Alors que la campagne bat son plein, les VERT-E-S se sont largement mobilisé-e-s pour le fonds climat lors de leur assemblée des délégué-e-s, samedi à Coire (GR). Dans son discours, la présidente du parti, Lisa Mazzone, a rappelé que la Suisse se réchauffe deux fois plus vite que la moyenne mondiale. Et qu’elle est loin de réaliser ses objectifs climatiques. « Nous devons investir dès aujourd’hui, pour ne pas faire peser le poids de l’inaction aux générations futures, qui subiront encore plus fort l’impact du réchauffement climatique. » Et d’ajouter qu’il était inacceptable que le Conseil fédéral injecte des milliards supplémentaires dans l’armée et le développement des autoroutes, qui plus est par la TVA, alors qu’il refuse le fonds climat « qui, lui, améliore la qualité de vie, offre des perspectives économiques et protège le climat ». Après une allocution de la présidente des Vert-e-s autrichien-ne-s, Leonore Gewessler, sur les actions menées en Autriche dans la protection du climat, et une table ronde sur le fonds climat, les délégué-e-s ont réitéré leur soutien sans faille à ce grand projet de notre génération.
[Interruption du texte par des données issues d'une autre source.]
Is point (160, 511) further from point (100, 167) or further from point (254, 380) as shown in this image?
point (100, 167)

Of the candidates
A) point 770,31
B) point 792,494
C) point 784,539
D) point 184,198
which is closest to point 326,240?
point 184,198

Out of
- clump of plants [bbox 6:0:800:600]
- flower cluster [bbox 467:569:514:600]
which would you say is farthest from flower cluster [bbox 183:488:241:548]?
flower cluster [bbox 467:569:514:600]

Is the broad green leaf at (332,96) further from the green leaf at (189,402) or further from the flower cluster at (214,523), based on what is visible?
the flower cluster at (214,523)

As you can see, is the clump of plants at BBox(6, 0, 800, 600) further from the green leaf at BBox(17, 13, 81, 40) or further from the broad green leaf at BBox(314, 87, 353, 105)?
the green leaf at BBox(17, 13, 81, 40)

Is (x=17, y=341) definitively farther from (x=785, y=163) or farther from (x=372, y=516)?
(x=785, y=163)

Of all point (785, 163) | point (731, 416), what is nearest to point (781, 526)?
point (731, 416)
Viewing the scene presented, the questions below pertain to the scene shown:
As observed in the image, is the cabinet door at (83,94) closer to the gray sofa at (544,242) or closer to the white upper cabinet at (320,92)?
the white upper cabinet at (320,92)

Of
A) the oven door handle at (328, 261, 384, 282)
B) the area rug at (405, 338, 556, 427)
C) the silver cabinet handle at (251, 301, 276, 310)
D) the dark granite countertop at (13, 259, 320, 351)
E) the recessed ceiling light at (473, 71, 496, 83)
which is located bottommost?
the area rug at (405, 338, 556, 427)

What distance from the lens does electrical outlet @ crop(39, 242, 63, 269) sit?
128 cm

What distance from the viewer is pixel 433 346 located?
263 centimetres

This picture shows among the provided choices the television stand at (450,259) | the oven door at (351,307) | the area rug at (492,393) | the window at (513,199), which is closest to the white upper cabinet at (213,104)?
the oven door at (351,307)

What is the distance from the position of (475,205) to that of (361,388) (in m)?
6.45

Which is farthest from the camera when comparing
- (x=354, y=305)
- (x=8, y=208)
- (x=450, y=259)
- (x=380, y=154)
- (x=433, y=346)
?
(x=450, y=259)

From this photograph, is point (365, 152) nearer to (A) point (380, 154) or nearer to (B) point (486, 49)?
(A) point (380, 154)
Le fonds climat permettra à la Suisse d’enfin consentir aux investissements nécessaires pour notre avenir, mais aussi de se libérer des énergies fossiles et de garantir une sécurité d’approvisionnement. 
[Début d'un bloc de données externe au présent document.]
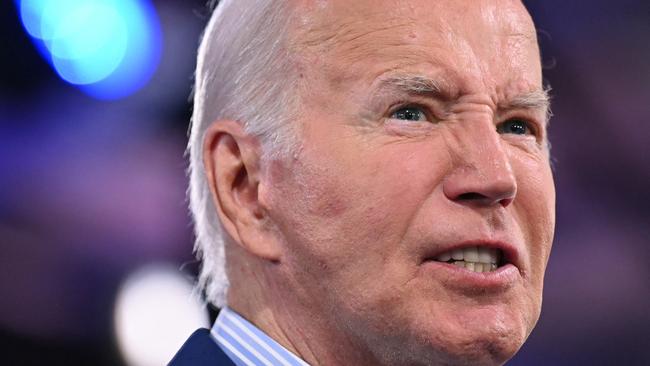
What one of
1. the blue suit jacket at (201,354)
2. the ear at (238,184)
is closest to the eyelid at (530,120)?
the ear at (238,184)

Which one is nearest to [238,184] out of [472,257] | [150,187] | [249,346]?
[249,346]

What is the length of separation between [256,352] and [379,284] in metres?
0.37

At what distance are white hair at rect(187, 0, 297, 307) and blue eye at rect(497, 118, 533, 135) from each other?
50cm

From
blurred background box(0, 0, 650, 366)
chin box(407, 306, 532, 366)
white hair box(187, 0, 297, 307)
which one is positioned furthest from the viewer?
blurred background box(0, 0, 650, 366)

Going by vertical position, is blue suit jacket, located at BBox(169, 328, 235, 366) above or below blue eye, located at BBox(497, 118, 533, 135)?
below

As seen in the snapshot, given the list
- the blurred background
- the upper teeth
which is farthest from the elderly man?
the blurred background

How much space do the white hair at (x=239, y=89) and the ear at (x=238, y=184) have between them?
0.04 m

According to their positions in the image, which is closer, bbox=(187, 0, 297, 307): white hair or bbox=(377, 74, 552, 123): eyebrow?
bbox=(377, 74, 552, 123): eyebrow

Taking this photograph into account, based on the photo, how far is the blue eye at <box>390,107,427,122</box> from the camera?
7.73 feet

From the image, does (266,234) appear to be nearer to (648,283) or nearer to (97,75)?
(97,75)

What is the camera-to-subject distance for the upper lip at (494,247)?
223 centimetres

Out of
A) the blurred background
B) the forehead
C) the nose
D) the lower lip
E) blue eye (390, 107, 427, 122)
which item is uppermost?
the forehead

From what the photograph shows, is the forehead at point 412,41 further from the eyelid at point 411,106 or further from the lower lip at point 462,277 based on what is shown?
the lower lip at point 462,277

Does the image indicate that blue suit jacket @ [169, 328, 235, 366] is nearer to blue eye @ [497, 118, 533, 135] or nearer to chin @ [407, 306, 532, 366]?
chin @ [407, 306, 532, 366]
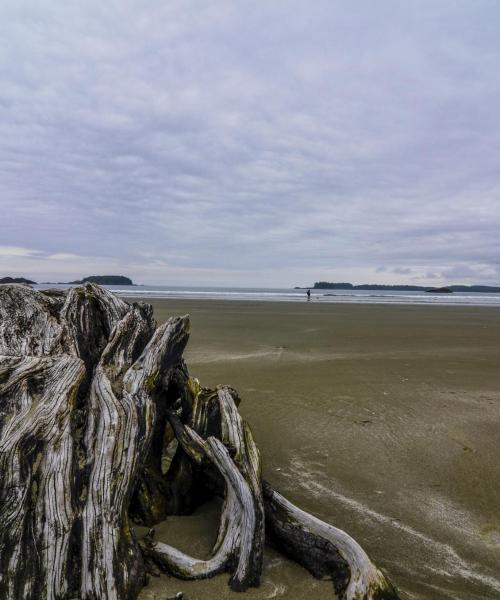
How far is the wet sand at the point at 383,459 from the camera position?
3051 mm

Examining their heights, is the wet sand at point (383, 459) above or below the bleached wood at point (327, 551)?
below

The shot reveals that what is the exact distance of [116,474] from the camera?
9.23 feet

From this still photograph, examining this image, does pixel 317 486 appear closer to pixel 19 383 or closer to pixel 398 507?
pixel 398 507

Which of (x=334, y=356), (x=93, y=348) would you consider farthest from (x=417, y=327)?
(x=93, y=348)

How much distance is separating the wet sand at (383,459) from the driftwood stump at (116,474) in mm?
189

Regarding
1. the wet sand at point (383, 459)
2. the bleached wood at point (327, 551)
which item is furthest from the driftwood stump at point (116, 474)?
the wet sand at point (383, 459)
Oui à l’imposition individuelle 
Réuni-e-s à Coire, les délégué-e-s se sont clairement prononcés en faveur de l’imposition individuelle, une réforme fiscale qui vise à supprimer la pénalité du mariage et renforcer l’égalité. « Avec l’imposition individuelle, chaque conjoint est encouragé à avoir un revenu professionnel. Par conséquence, les femmes et les mères deviennent financièrement plus indépendantes et ont une meilleure prévoyance-vieillesse », a plaidé Sophie Michaud Gigon, conseillère nationale VD. 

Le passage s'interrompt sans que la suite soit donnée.